Given instruction | Repeat every line below exactly, word for word.

Stored items
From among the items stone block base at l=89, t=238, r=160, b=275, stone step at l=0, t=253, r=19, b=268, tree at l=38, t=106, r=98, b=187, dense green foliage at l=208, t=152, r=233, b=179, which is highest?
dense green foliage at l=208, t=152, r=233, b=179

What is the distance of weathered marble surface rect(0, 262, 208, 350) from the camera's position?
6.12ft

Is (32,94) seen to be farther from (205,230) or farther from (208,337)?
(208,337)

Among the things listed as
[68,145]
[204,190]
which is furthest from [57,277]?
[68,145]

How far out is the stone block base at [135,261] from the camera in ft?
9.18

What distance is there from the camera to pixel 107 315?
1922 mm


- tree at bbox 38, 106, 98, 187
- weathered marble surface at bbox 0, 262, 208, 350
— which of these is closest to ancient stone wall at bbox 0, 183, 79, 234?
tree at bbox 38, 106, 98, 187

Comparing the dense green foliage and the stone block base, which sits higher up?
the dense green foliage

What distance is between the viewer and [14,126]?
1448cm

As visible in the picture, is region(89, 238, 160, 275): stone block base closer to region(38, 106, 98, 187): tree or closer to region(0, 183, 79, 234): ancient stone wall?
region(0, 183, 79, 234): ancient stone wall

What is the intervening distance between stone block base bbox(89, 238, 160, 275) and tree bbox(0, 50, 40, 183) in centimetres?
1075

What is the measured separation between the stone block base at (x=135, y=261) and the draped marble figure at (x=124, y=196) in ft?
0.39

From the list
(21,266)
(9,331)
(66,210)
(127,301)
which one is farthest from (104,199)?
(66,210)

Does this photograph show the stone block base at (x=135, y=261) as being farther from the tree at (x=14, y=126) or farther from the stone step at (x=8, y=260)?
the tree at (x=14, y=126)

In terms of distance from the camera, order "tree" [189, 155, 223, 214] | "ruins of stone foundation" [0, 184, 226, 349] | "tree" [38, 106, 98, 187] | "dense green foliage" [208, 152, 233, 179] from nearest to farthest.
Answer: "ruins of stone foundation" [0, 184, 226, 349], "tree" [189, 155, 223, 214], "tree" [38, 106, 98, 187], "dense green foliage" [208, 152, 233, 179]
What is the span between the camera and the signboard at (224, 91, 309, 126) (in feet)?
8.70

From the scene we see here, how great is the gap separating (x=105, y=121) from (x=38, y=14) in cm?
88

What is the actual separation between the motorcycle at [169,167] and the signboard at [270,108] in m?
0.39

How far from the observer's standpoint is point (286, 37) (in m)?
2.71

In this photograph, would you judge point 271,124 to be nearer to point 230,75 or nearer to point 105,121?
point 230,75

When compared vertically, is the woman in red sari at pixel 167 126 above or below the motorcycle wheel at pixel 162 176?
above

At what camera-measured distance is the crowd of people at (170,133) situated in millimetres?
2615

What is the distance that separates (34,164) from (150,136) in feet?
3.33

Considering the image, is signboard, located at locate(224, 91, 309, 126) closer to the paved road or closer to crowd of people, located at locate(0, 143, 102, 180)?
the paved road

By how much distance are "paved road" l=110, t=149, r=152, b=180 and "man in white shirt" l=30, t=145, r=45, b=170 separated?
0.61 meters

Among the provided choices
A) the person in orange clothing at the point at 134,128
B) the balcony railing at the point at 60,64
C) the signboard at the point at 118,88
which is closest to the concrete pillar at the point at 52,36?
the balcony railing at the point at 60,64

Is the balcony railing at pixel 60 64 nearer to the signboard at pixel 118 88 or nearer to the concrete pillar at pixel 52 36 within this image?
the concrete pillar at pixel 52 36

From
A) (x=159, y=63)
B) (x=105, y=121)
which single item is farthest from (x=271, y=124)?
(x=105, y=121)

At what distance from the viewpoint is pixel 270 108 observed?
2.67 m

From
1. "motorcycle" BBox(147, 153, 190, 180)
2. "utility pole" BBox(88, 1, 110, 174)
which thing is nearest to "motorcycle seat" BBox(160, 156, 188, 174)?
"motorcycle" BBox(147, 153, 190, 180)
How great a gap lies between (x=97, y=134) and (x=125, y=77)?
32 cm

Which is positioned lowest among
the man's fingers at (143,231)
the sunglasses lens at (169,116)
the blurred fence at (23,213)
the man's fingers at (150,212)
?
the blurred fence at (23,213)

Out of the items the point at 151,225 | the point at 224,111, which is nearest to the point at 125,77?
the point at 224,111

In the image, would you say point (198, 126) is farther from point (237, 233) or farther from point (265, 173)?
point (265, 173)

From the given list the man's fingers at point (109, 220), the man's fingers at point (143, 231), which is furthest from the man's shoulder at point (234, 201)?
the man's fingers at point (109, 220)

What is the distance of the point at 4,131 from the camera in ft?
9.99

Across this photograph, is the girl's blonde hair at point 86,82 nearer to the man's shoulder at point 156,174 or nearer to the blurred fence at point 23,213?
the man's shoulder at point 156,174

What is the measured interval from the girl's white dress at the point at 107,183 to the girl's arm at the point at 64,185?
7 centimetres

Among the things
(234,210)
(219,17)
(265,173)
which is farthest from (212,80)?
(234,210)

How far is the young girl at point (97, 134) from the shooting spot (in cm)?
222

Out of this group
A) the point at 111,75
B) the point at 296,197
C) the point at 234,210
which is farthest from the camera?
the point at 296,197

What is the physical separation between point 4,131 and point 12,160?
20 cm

Output below |
From among the items stone block base at l=89, t=238, r=160, b=275, stone step at l=0, t=253, r=19, b=268, tree at l=38, t=106, r=98, b=187, dense green foliage at l=208, t=152, r=233, b=179, which is highest?
dense green foliage at l=208, t=152, r=233, b=179

What is the distance of weathered marble surface rect(0, 262, 208, 350) from the camera's position?
6.12ft

Is (32,94) seen to be farther from (205,230) or farther from (208,337)?
(208,337)

Among the things listed as
[68,145]
[204,190]
which is furthest from [57,277]?
[68,145]

How far out is the stone block base at [135,261] from the camera in ft?
9.18

What distance is there from the camera to pixel 107 315?
1922 mm


- tree at bbox 38, 106, 98, 187
- weathered marble surface at bbox 0, 262, 208, 350
— which of these is closest to ancient stone wall at bbox 0, 183, 79, 234?
tree at bbox 38, 106, 98, 187

Comparing the dense green foliage and the stone block base, which sits higher up?
the dense green foliage

What distance is between the viewer and [14,126]?
1448cm

As visible in the picture, is region(89, 238, 160, 275): stone block base closer to region(38, 106, 98, 187): tree or closer to region(0, 183, 79, 234): ancient stone wall?
region(0, 183, 79, 234): ancient stone wall

What is the intervening distance between stone block base bbox(89, 238, 160, 275) and tree bbox(0, 50, 40, 183) in centimetres?
1075

What is the measured separation between the stone block base at (x=135, y=261) and the draped marble figure at (x=124, y=196) in ft?
0.39

From the list
(21,266)
(9,331)
(66,210)
(127,301)
which one is farthest from (104,199)?
(66,210)

Does this photograph show the stone block base at (x=135, y=261) as being farther from the tree at (x=14, y=126) or farther from the stone step at (x=8, y=260)?
the tree at (x=14, y=126)

In terms of distance from the camera, order "tree" [189, 155, 223, 214] | "ruins of stone foundation" [0, 184, 226, 349] | "tree" [38, 106, 98, 187] | "dense green foliage" [208, 152, 233, 179] from nearest to farthest.
Answer: "ruins of stone foundation" [0, 184, 226, 349], "tree" [189, 155, 223, 214], "tree" [38, 106, 98, 187], "dense green foliage" [208, 152, 233, 179]
What is the span between the camera and the signboard at (224, 91, 309, 126) (in feet)?
8.70

From the scene we see here, how great is the gap separating (x=105, y=121) from (x=38, y=14) in cm?
88

What is the actual separation between the motorcycle at [169,167] and the signboard at [270,108] in m?
0.39

How far from the observer's standpoint is point (286, 37) (in m)?
2.71

In this photograph, would you judge point 271,124 to be nearer to point 230,75 or nearer to point 105,121?
point 230,75

When compared vertically, is the woman in red sari at pixel 167 126 above or below the motorcycle wheel at pixel 162 176?
above

At what camera-measured distance is the crowd of people at (170,133) situated in millimetres?
2615

What is the distance that separates (34,164) from (150,136) in feet?
3.33

Considering the image, is signboard, located at locate(224, 91, 309, 126) closer to the paved road or closer to crowd of people, located at locate(0, 143, 102, 180)?
the paved road

By how much distance are "paved road" l=110, t=149, r=152, b=180 and "man in white shirt" l=30, t=145, r=45, b=170 separated?
0.61 meters

Among the provided choices
A) the person in orange clothing at the point at 134,128
B) the balcony railing at the point at 60,64
C) the signboard at the point at 118,88
which is closest to the concrete pillar at the point at 52,36?
the balcony railing at the point at 60,64

Is the balcony railing at pixel 60 64 nearer to the signboard at pixel 118 88 or nearer to the concrete pillar at pixel 52 36 within this image?
the concrete pillar at pixel 52 36

From
A) (x=159, y=63)
B) (x=105, y=121)
which single item is farthest from (x=271, y=124)?
(x=105, y=121)

At what distance from the viewpoint is pixel 270 108 observed?
2.67 m

From
1. "motorcycle" BBox(147, 153, 190, 180)
2. "utility pole" BBox(88, 1, 110, 174)
which thing is nearest to "motorcycle seat" BBox(160, 156, 188, 174)?
"motorcycle" BBox(147, 153, 190, 180)
How great a gap lies between (x=97, y=134) and (x=125, y=77)?
32 cm

Which is positioned lowest among
the man's fingers at (143,231)
the sunglasses lens at (169,116)
the blurred fence at (23,213)
the man's fingers at (150,212)
?
the blurred fence at (23,213)

Out of the items the point at 151,225 | the point at 224,111, which is nearest to the point at 125,77?
the point at 224,111

In the image, would you say point (198, 126) is farther from point (237, 233) or farther from point (265, 173)?
point (265, 173)

From the given list the man's fingers at point (109, 220), the man's fingers at point (143, 231), which is furthest from the man's shoulder at point (234, 201)?
the man's fingers at point (109, 220)

What is the distance of the point at 4,131 from the camera in ft?
9.99

Across this photograph, is the girl's blonde hair at point 86,82 nearer to the man's shoulder at point 156,174 or nearer to the blurred fence at point 23,213?
the man's shoulder at point 156,174

What is the measured interval from the girl's white dress at the point at 107,183 to the girl's arm at the point at 64,185?
7 centimetres

Among the things
(234,210)
(219,17)
(265,173)
which is farthest from (212,80)?
(234,210)

How far is the young girl at point (97, 134) from the shooting spot (in cm)?
222

Out of this group
A) the point at 111,75
B) the point at 296,197
C) the point at 234,210
which is farthest from the camera?
the point at 296,197

What is the physical separation between point 4,131 and point 12,160?
20 cm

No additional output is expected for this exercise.